İçinde bulunduğumuz bu zor günlerde aksaklıkların ayyuka çıktığı noktaları tespit ederek fırsat eşitliğinden nedense sonuçlardaki eşitsizlikle karşılaşarak tanışmak zorunda kalanlar için gerekli önlemlerin alınmasına yönelik çalışmaya başlanmalı.

Hani hep diyoruz ki, süreçten ders alarak çıkmak, dahası önlemleri alarak planlamaları daha çağdaş şekilde kısa orta ve uzun vadeli tasarlamalıyız diye…

İşte size bir çalışma alanı daha.

Hükümetçilik etmek, krizi bugünün sorununu çözüp yarın gelecekleri bilemeden beklemek değildir.

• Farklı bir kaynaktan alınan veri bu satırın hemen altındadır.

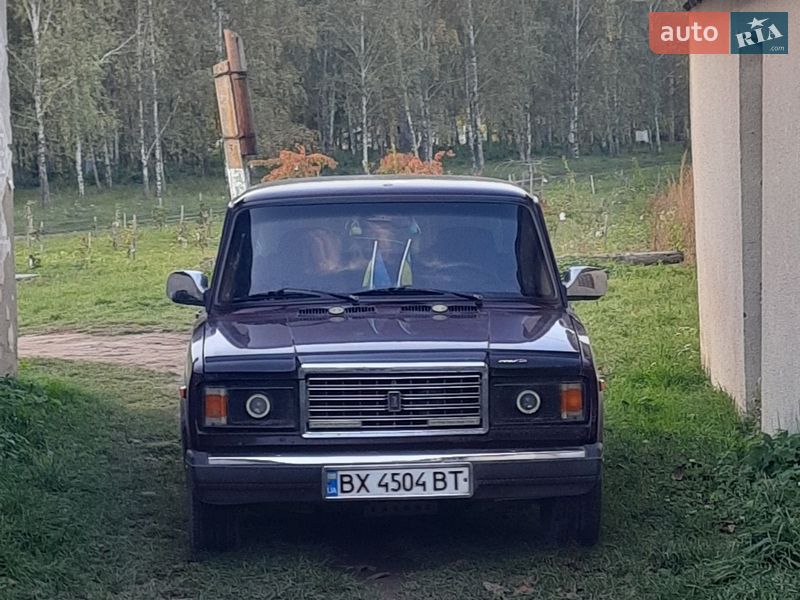 Седан ВАЗ / Lada 2107 2008 в Новой Ушице фото 8 Седан ВАЗ / Lada 2107 2008 в Новой Ушице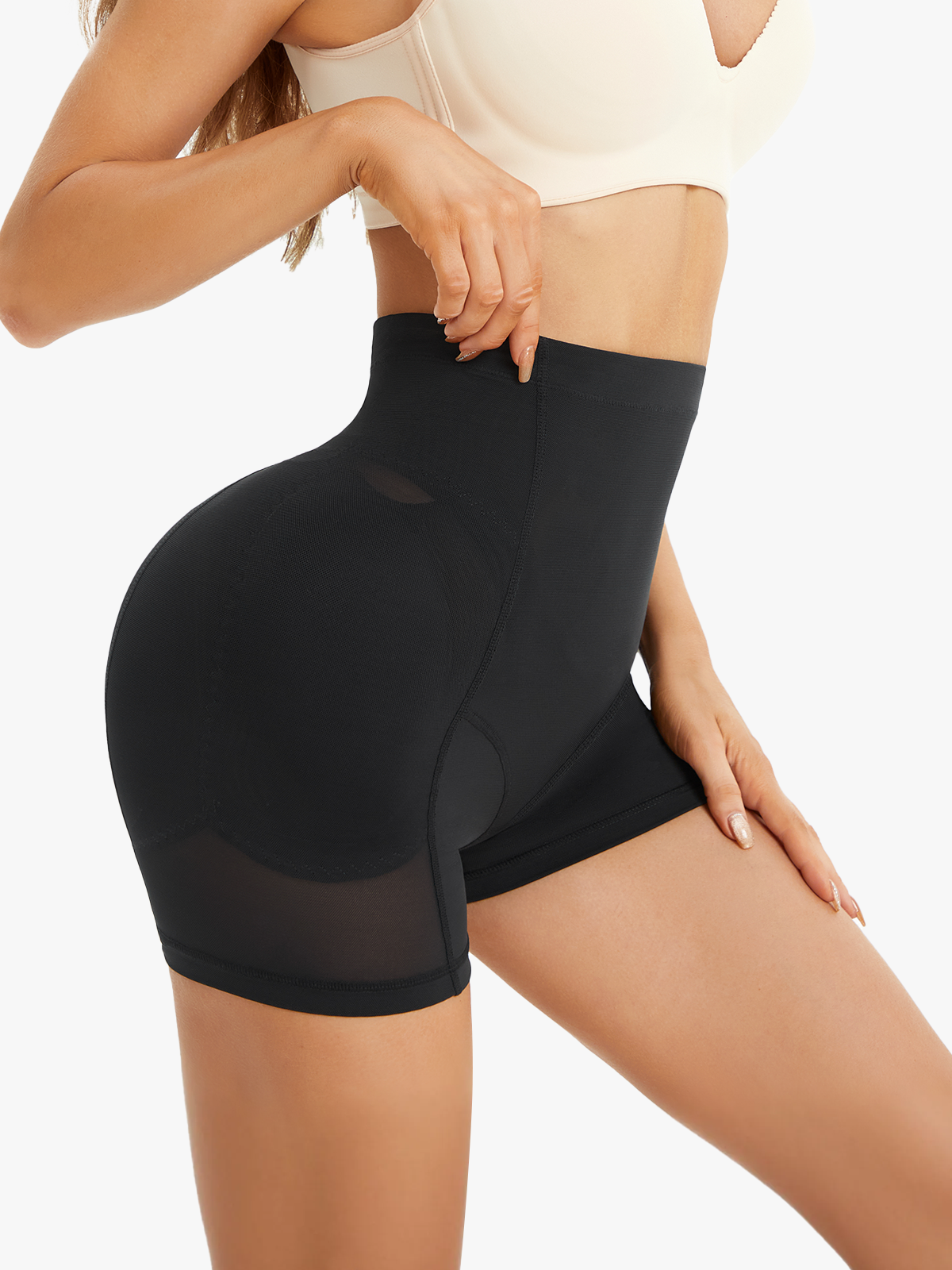 Tummy Control Padded Butt Lift Shapewear Panties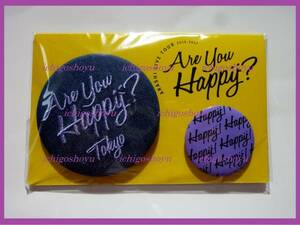 ラスト1点★紫 バッジセット★嵐 Are You Happy?★東京会場限定・松本潤★新品・未開封 公式グッズ ARASHI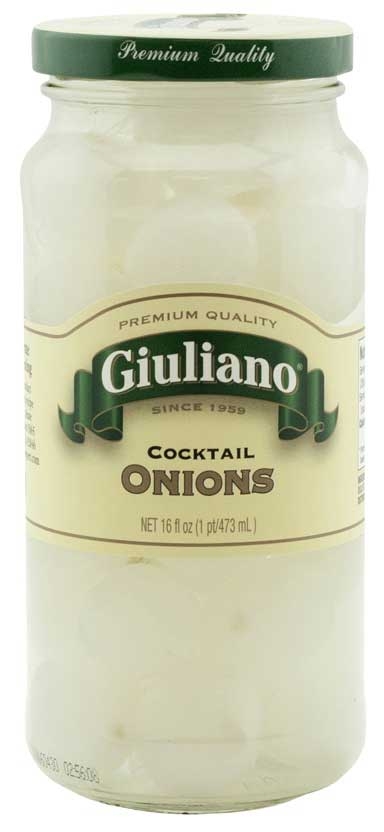 Giuliano Cocktail Onions, 16 Ounce -- 6 per case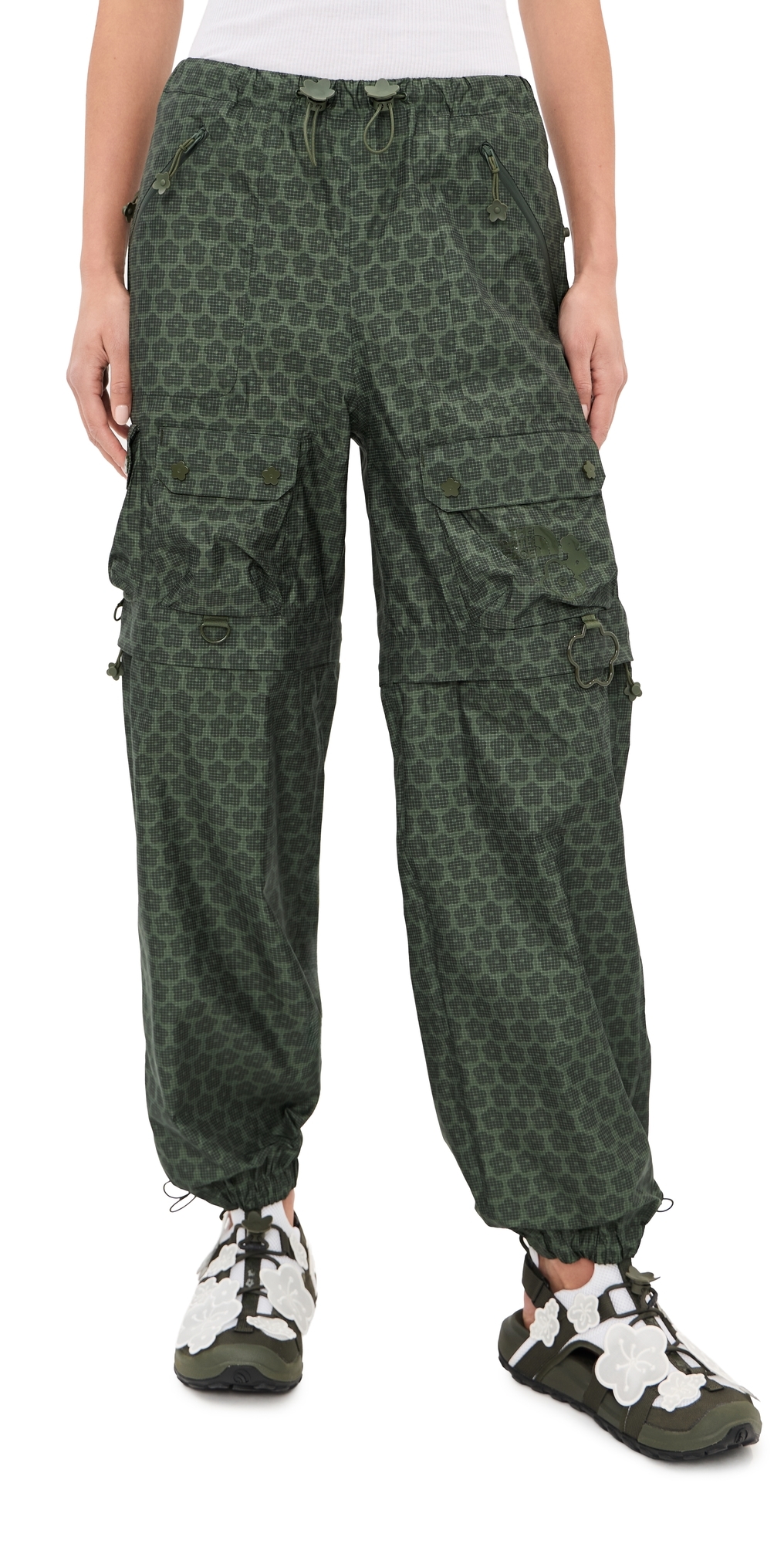 Cecilie Bahnsen - X The North Face Convertible Pants Forest Night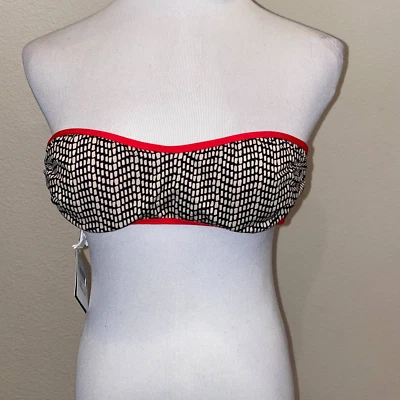 Top de bikini de natación La Perla Studio Bandeau nuevo con etiquetas talla 6 Foto 1 de 4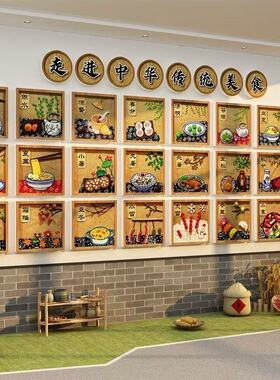 幼儿园环创主题墙面成品材料小班娃娃家厨房食堂育坊文化装饰区角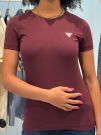 Guess - Triangle Tee - Rood
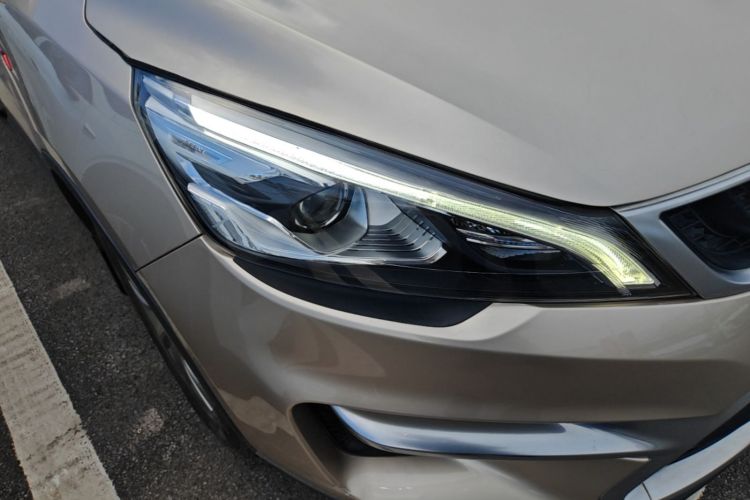 GEELY Emgrand GS 2017 #8 GEELY Emgrand GS 2017 car image #8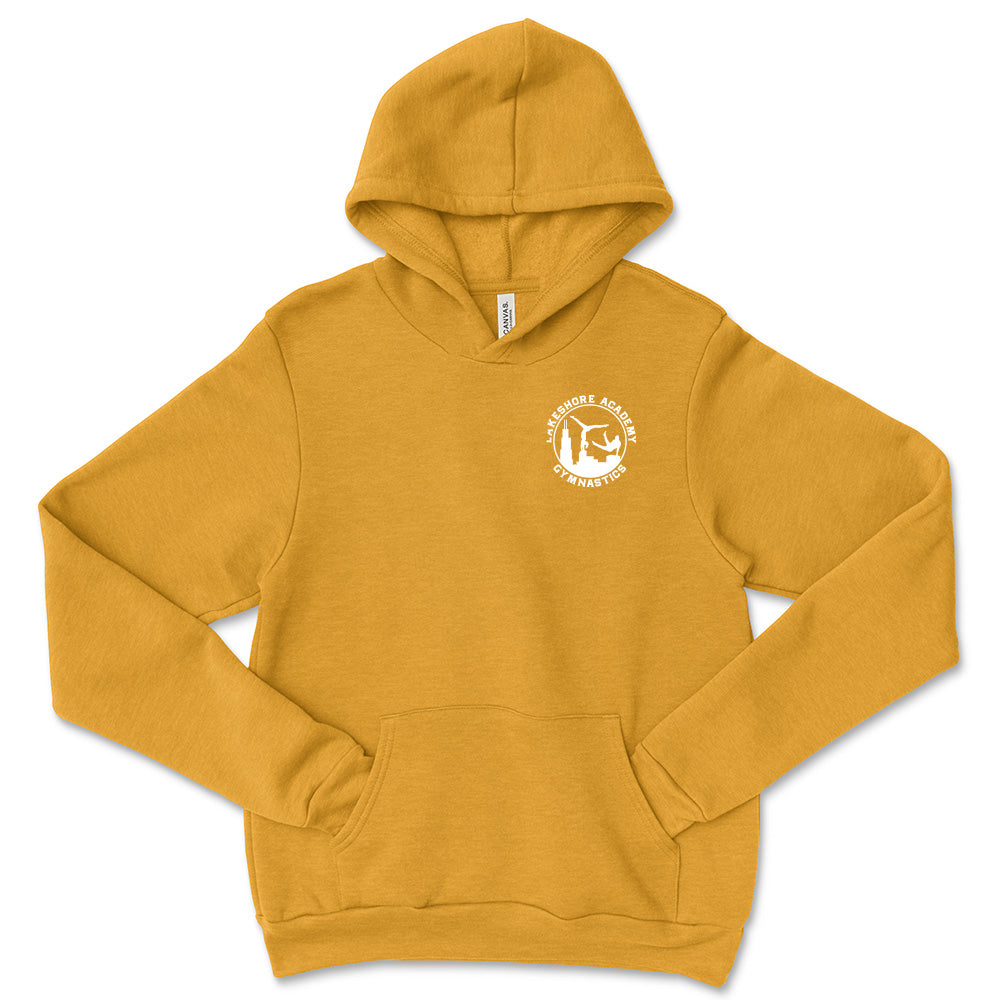 Logo ~ Hoodie ~ Lakeshore Academy Gymnastics
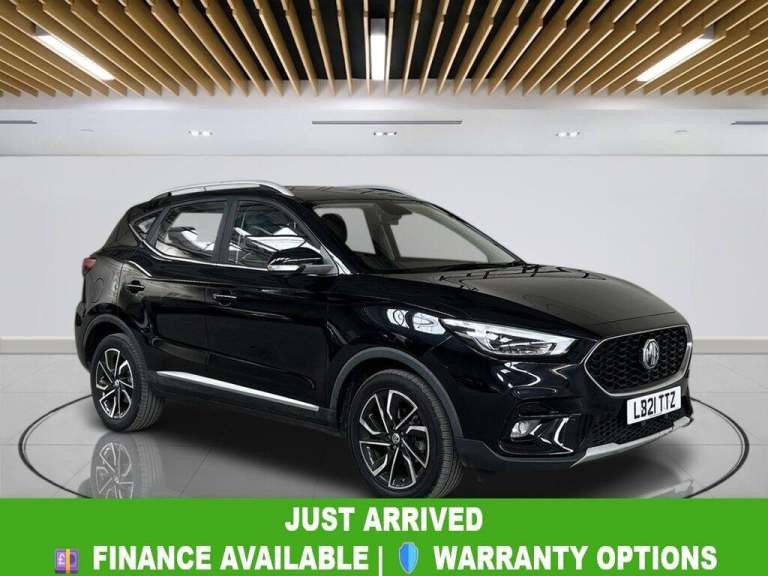 2021 MG MG ZS 1.0 T-GDI Exclusive SUV 5dr Petrol Auto Euro 6 (111 ps) HATCHBACK Petrol Automatic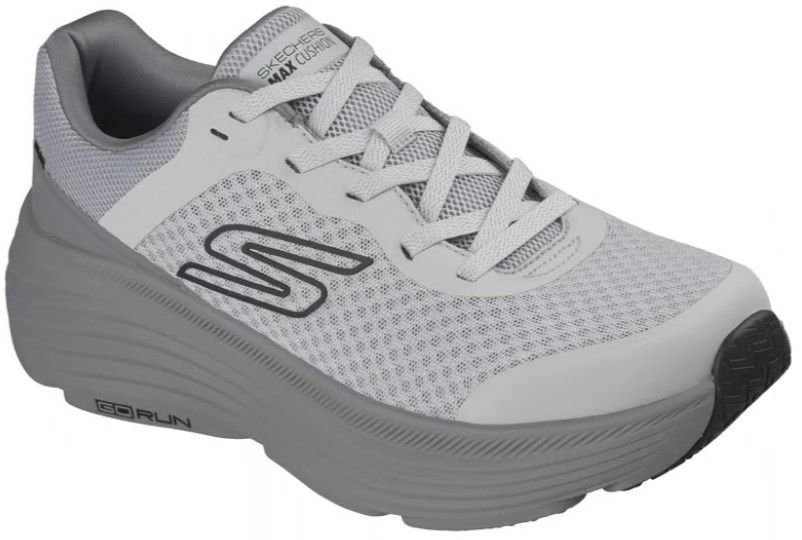 Skechers Endeavour Max Cushion Mens, Color: Grey, Gender: Mens, Size Width: 9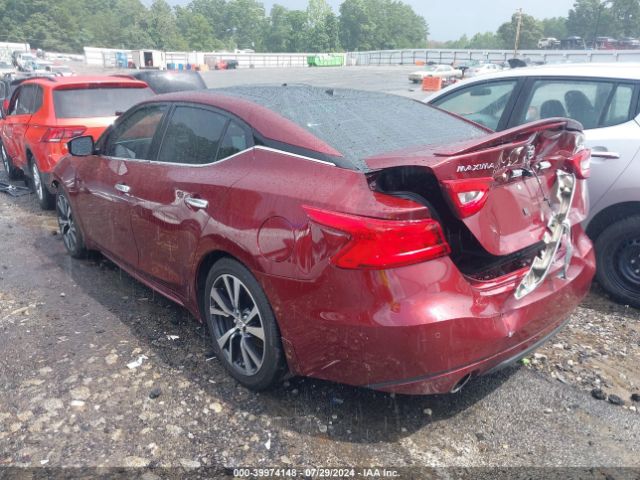 1N4AA6APXGC385338 Nissan Maxima 3.5 Platinum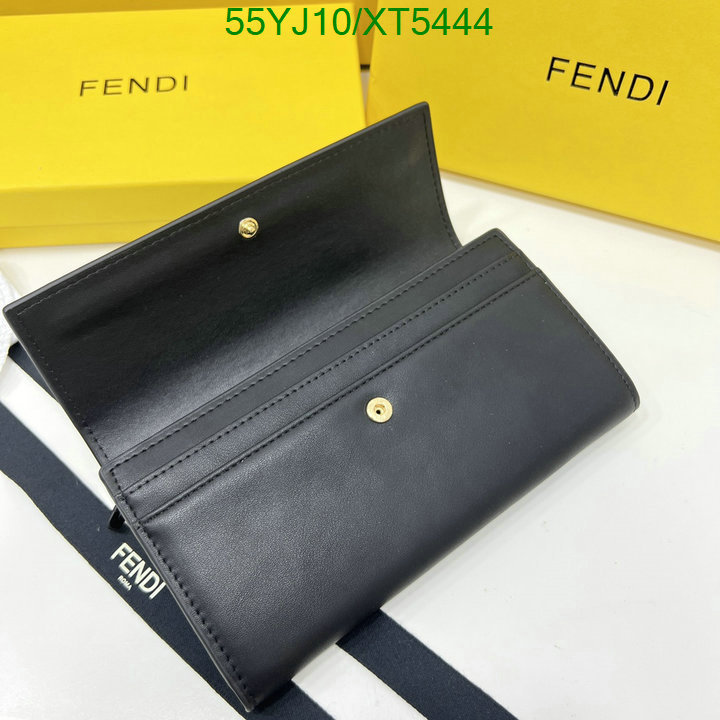 Fendi Bag-(4A)-Wallet-,Code: XT5444,$: 55USD
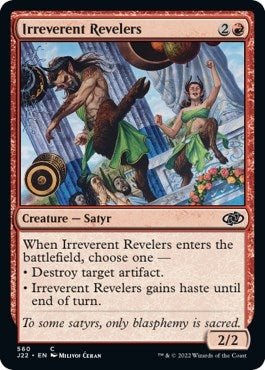 Image for Irreverent Revelers (560) (Jumpstart 2022) - Magic: The Gathering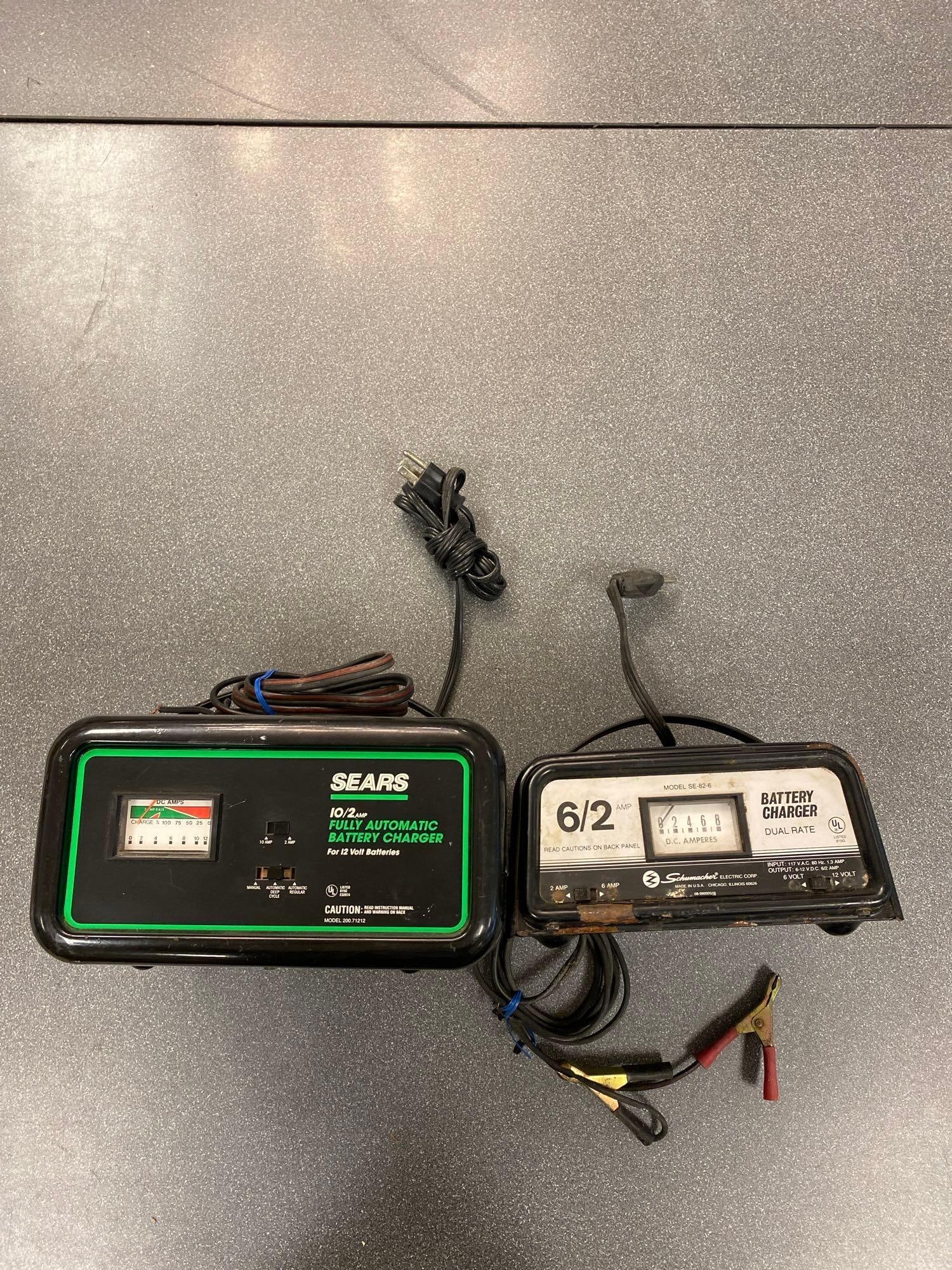 Group of 2 Battery Chargers (1 of 2)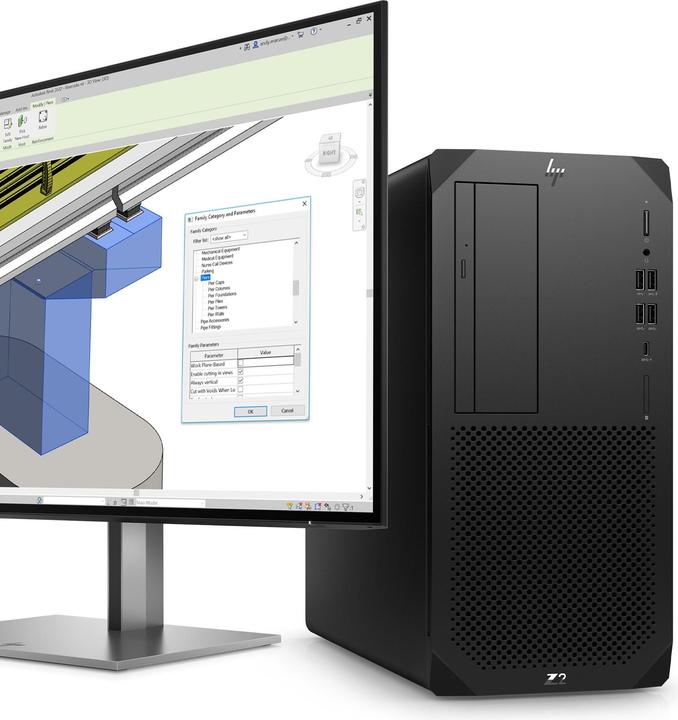 Actual product image HP Z2 G9 (1000 GB, 16 GB, Intel Core i7-13700K, UHD Graphics 770)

Uzun vadeli bakış açısı ile geleceği planlayarak, yapabildiklerine ek olarak yapabileceklerini de göstererek uygulamak bizi gerçekten devlet kılacak ve devleti de toplumu da ileriye taşıyarak yaşatılacağımızı hissettirecektir.

Yani çalışma yaşamına dair iki görev apaçık ortada:

  1. İşçilerin sömürülmesine açık tutulan her kapı kapatılsın.